A esta altura, ya entendí que el arte no intenta demostrar nada. Es, antes que nada, un modo de expresión, un puente, entre lo interior y el mundo tangible; que no busca ser creíble, acreditar un hecho.
El amor por la música, me llevó a disfrutar de la misma más allá de los sentidos. Y en ese goce único, sentí en casos puntuales, que alguien había alcanzado la plenitud.
Momentos singulares en que, para mis adentros, dije: “quemen la partitura”. Era mi modo de expresar que el intérprete había encontrado el núcleo vivo de la canción y, no conforme con el hallazgo, había logrado transmitir su esencia. Mediante una técnica desconocida o un sentido no humano, lograba transferir un estado interno a un tercero que, a su vez, lo hacía suyo.
Es posible que en aquel momento, haya alcanzado esa plenitud. La “quinta esencia” de una canción y sin saber cómo, logré transmitirla a quien pudiera escucharla.

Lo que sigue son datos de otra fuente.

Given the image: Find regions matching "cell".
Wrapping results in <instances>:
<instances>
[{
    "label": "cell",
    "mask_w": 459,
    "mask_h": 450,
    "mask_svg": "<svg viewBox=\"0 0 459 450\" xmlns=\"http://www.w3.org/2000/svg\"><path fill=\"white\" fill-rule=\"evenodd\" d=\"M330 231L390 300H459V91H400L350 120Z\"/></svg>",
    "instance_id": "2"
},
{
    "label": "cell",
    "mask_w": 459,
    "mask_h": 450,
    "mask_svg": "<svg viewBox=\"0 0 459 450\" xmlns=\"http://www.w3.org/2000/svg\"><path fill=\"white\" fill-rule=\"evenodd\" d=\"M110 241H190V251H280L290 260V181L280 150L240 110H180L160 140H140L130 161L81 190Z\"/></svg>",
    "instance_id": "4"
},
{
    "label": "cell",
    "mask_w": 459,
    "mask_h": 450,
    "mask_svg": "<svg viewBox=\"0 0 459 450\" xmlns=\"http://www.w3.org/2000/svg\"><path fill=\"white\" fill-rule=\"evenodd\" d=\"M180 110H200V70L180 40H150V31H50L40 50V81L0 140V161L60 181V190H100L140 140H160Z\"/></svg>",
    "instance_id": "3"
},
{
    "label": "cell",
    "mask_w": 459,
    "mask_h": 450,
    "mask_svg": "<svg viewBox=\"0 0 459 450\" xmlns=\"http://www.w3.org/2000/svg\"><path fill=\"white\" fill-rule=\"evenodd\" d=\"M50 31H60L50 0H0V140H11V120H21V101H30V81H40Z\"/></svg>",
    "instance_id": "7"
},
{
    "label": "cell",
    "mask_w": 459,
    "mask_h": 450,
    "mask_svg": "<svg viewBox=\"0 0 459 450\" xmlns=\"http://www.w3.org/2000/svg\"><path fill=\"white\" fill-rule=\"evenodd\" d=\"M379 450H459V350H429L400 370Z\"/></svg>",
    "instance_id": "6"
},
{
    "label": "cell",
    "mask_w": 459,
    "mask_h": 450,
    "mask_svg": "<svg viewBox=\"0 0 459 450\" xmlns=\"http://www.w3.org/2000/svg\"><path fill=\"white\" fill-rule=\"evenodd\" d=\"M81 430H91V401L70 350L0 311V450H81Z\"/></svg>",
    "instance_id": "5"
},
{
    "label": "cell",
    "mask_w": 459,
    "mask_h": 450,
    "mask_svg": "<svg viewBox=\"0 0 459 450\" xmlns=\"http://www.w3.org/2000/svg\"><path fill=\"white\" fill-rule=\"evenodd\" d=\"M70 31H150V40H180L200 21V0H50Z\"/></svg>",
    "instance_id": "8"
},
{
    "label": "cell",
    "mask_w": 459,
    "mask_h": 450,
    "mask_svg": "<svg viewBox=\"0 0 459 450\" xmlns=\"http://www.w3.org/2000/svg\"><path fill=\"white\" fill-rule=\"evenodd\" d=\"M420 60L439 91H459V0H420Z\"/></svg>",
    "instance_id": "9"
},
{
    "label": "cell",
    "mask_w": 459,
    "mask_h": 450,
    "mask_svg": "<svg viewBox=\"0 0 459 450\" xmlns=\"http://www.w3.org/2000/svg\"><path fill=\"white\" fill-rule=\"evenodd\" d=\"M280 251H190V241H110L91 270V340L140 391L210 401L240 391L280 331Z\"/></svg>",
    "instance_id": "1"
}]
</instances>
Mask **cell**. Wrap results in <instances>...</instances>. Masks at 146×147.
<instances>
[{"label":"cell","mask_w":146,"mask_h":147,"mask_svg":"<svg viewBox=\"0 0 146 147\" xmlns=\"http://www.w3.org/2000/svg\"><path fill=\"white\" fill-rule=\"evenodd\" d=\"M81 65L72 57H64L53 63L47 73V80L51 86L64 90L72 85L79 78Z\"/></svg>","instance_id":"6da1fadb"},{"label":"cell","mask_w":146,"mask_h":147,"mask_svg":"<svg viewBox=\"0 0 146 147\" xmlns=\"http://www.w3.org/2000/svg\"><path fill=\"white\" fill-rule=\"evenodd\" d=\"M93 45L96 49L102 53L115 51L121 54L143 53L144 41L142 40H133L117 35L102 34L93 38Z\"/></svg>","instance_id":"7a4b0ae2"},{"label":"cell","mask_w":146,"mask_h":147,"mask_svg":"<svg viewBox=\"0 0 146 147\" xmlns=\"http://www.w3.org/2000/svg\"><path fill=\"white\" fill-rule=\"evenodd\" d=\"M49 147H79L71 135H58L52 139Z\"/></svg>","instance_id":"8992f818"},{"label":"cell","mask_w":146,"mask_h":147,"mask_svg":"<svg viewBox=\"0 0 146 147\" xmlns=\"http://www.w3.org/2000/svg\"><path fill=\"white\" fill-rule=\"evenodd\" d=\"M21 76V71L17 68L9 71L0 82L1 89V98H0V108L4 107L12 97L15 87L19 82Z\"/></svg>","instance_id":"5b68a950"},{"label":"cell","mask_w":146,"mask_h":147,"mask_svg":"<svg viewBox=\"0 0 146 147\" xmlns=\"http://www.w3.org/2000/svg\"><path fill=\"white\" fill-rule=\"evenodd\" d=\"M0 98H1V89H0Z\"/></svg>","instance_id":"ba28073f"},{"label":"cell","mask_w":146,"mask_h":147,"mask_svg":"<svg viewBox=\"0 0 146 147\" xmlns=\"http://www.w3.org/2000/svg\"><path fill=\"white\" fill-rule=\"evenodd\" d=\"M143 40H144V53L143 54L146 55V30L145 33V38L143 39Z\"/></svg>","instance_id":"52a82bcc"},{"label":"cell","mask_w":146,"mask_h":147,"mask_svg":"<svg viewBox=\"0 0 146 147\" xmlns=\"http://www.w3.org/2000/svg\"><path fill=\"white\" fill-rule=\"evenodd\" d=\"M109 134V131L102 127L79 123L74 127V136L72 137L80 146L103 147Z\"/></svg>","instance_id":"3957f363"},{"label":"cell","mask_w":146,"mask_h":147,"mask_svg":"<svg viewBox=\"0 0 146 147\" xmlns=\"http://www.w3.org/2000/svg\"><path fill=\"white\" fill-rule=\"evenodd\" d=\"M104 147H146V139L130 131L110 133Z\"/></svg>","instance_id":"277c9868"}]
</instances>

Eso ocurre casi nunca y para quien no domina la técnica, solo una pasión singular le permite encontrar el camino de ida y, otra pasión idéntica, lo habilita a desandar el camino inverso para poder llegar al público.
Aquella tarde de Cardiff, sin saberlo, encontré el primer camino. La sorpresa y el deleite de saborear el fruto vedado, me anularon el entendimiento y, sin otro conocimiento que el de la sensibilidad, recorrí el camino de regreso y expresé por una sola vez la nota, el color, la palabra imposible que busca el artista y la expresé en modo impar.
Si pude sacar aquello que se lleva dentro, no es mágico que lo haya podido percibir del modo en que intento describirlo. Captarlo en su sentido vital.
Expresarlo de ese modo y percibirlo de ese otro, fue mi modo de quemar la partitura. No cabía la posibilidad de otro intento y, de allí, la íntima convicción de no volver la vista para ver aquella criatura en cuyas entrañas permanecían las ascuas del prodigio.
Ardía la partitura que contenía lo más hermoso y musical de mi ser. Aquella canción no volvería a ser interpretada pero, al menos una vez, había alcanzado la plenitud que tanto anhela el artista.
Este escrito no es sino el modo torpe y mundano, de mantener tibio el rescoldo que crepita en algún lugar de mi ser.
(1) Francisco “Paco” Gil Baines, fue el guitarrista que me deslumbró.
(2) Paracho, Estado de Michoacán, México.